Your output is to consist only of the line containing "order: Rodentia" and the lines after it, through the end of the data, reproduced exactly.
Segment Open
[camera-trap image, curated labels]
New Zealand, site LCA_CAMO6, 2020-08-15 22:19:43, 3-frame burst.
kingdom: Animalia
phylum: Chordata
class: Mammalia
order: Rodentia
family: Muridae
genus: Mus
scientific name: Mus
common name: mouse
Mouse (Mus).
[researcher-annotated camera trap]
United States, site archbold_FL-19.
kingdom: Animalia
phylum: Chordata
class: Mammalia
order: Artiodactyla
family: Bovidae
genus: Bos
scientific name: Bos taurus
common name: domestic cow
Segment Closed
# TASK ANSWER
order: Rodentia
family: Muridae
genus: Mus
scientific name: Mus
common name: mouse
Mouse (Mus).
[researcher-annotated camera trap]
United States, site archbold_FL-19.
kingdom: Animalia
phylum: Chordata
class: Mammalia
order: Artiodactyla
family: Bovidae
genus: Bos
scientific name: Bos taurus
common name: domestic cow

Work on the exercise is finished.